Medical card holders in Louth are facing difficulty accessing dental care due to a large number of dentists leaving a scheme that provides free dental care due to issues with lack of PPE and state fees.
Two-thirds of dentists in Louth and Meath who were involved in the Dental Treatment Services Scheme (DTTS) are expected to have left the scheme between 2019 and the end of 2021, according to the HSE.
According to Des O’Flynn, Chief Officer with the Midlands Louth Meath Community Healthcare Organisation, the number of dentists participating in the scheme in 2019 was 61 and is expected to drop to 21 by the end of the year.
“In Louth and Meath there has been a reduction in the numbers of participating dental contractors from 61 in 2019 to an estimated 21 contractors remaining by the end of this year based on the current number of dentists who have indicated their intention to resign,” said Mr O’Flynn, in correspondence with Fine Gael TD for Louth, Fergus O’Dowd.
He said that medical card holders are facing issues receiving dental care due to the lack of participating dentists, but also by the fact that many who are part of the scheme are not taking on new patients.
Mr O’Flynn said that the HSE cannot make changes to the scheme unilaterally and that they need permission from the Department of Health.
According to Mr O’Flynn, the Louth Meath HSE Dental Service has worked to provide information and assistance to patients who are seeking dental care from DTSS providers, but that requests have become more frequent as they fail to access care.
“More recently, these requests from patients have become more frequent as many fail to access care and in many cases there is no option of redirecting patients to alternative DTSS contractors due the ever increasing resignations from the scheme,” said Mr O’Flynn.
Current guidelines only allow for the HSE Dental Service to provide emergency care to those who cannot access a DTSS dentist.
“We are mindful that arrangements for an emergency dental service for adults should take full account of the need to protect services for children and adults requiring special care.
“However, if necessary the HSE will need to prioritise their services to provide a minimum of emergency care to all eligible patients.
“This will inevitably have a significant impact on the special needs and children’s dental service in Louth and Meath, a service that already has significant backlogs due to the reduction in capacity with new Covid-19 work practices, extensive redeployment of Dental Staff during the pandemic and the difficulty at present in recruiting Dental Surgeons in Ireland.”

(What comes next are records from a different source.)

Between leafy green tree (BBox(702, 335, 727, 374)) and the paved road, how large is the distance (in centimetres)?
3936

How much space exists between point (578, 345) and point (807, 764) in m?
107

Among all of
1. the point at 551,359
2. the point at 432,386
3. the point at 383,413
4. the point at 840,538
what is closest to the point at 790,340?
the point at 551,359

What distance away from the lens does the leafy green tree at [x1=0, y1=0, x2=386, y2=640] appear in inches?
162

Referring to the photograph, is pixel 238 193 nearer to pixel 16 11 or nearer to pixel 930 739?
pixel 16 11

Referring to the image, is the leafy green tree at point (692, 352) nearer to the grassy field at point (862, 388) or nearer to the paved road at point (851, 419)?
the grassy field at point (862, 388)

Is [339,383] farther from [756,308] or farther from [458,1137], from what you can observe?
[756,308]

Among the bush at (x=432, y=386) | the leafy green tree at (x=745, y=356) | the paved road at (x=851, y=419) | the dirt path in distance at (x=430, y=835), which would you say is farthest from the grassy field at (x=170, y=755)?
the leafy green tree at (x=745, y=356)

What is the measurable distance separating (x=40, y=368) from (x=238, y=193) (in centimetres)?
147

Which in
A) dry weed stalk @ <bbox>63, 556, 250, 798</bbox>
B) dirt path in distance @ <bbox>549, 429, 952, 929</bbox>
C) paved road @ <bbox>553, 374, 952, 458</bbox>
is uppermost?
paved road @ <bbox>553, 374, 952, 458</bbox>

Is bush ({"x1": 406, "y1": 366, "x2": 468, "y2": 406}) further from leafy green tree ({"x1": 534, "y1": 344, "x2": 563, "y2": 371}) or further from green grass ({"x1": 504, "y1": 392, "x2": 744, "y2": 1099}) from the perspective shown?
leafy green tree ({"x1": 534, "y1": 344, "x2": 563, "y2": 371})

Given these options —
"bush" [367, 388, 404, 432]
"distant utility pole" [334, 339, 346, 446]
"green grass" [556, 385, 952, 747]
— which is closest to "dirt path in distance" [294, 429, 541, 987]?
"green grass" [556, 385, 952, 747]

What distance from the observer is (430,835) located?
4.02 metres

In response to a parliamentary question by Deputy O’Dowd on the issue of DTSS dentists in Louth and Meath, Health Minister Stephen Donnelly said that it was “regrettable” that so many dentists opted to leave the scheme.
“It is regrettable that a significant number of dentists chose to leave the Scheme that provides care for medical card patients during the pandemic, which has led to difficulties for medical card patients in accessing dental care in some parts of the country,” said Minister Donnelly.
He said that there had been engagement between the Department, the HSE and dentists on issues like infection control throughout the pandemic.
He added that there needed to be an alignment of the DTSS with international best practice, and that such an alignment had been delayed due to the Covid-19 pandemic.
“I have given a commitment to a substantive review of the DTSS, which will include fees paid to dentists. I have also acknowledged the immediate issues of concern with current arrangements under the Scheme.
“I instructed my officials to hold talks with the Irish Dental Association to address both of these issues. I am aware that preliminary talks were held in June this year and that it is proposed to hold further talks in the coming weeks.”
Mr Donnelly also said that there was an additional €10 million allocated to the DTSS scheme in Budget 2022, on top of €56 million.